**Directions for this task**: Count the lines in the records below that contain the string "number". Reply with the count alone.

**Task data**:
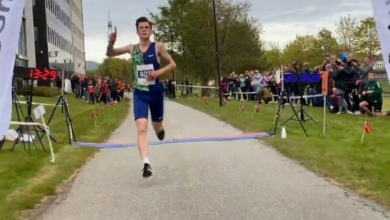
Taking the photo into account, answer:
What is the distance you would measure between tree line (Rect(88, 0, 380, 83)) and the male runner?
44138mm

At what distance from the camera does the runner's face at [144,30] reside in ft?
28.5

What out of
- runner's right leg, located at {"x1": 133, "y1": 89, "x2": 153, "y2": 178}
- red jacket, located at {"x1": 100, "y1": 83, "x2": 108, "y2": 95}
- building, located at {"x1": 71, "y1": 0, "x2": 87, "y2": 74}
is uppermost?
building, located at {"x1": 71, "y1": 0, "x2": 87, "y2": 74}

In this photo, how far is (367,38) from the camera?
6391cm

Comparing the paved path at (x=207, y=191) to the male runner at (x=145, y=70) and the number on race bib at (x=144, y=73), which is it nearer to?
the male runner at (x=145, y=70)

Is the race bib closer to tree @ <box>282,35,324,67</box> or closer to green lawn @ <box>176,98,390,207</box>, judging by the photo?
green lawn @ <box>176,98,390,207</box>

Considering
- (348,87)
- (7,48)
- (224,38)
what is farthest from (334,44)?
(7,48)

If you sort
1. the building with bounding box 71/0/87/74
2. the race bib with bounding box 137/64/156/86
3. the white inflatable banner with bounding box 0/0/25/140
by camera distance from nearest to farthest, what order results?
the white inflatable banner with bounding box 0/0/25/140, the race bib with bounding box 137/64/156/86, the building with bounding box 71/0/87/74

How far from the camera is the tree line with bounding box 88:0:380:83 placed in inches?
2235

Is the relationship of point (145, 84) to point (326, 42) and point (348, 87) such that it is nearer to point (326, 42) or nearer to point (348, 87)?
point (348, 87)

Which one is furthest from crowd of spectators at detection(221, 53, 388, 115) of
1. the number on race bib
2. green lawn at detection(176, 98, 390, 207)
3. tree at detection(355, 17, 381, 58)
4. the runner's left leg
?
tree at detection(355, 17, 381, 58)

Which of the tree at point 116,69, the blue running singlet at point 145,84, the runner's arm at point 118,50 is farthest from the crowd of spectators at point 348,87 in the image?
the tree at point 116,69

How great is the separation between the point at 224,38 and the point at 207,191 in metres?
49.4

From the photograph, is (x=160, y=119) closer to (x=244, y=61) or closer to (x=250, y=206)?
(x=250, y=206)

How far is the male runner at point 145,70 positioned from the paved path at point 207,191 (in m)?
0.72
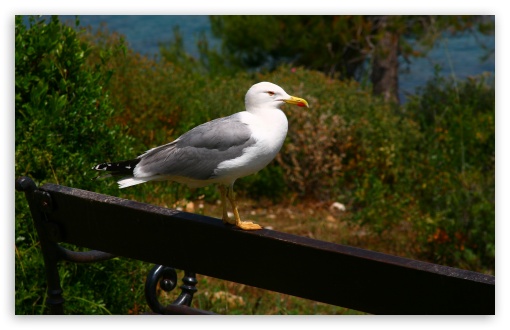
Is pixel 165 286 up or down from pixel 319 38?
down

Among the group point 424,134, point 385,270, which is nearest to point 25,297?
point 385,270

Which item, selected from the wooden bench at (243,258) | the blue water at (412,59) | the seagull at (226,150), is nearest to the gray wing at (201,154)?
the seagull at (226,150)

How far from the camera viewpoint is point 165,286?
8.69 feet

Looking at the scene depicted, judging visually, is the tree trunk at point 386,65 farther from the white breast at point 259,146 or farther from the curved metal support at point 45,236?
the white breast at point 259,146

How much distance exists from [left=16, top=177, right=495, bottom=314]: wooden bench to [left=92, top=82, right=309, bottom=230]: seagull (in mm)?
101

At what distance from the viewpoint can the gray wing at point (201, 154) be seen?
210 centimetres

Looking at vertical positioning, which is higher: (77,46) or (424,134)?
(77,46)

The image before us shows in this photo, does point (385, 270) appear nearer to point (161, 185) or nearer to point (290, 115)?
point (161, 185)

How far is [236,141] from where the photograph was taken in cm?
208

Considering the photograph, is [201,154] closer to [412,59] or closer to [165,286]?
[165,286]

==

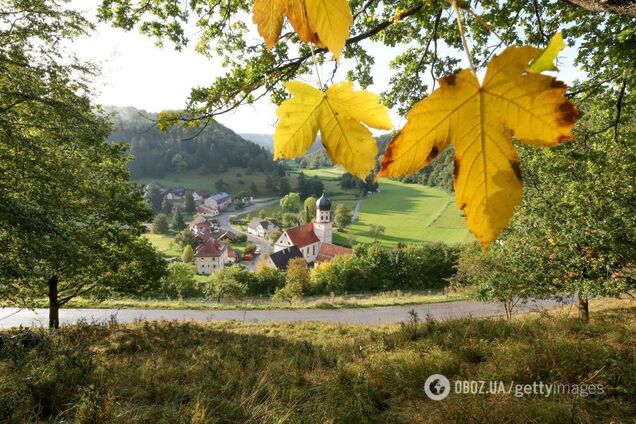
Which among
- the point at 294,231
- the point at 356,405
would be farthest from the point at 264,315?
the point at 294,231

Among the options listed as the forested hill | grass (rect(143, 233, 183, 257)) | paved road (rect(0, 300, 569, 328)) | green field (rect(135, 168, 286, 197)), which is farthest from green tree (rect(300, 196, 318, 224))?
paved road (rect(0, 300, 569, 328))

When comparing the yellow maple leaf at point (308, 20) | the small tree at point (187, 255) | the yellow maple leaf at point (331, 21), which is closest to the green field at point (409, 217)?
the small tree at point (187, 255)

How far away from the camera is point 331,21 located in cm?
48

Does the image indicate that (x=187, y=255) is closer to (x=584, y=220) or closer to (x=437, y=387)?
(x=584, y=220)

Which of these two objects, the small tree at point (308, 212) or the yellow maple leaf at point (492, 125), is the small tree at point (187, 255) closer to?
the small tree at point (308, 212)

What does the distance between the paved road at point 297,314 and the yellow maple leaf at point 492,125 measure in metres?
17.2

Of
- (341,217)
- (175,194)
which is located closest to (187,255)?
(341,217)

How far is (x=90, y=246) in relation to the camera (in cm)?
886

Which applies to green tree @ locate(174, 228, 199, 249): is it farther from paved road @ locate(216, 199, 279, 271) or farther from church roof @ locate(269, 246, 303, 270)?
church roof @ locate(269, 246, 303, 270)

--

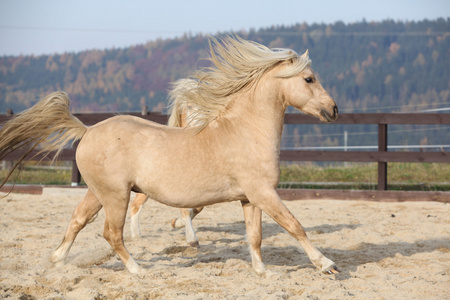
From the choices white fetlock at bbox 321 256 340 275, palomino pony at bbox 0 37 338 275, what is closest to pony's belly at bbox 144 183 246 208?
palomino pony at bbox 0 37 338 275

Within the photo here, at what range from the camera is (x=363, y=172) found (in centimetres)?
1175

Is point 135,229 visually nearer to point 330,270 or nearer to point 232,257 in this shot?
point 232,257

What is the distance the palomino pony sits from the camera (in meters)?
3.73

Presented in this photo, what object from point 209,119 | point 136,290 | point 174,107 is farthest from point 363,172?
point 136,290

**Written solution**: 2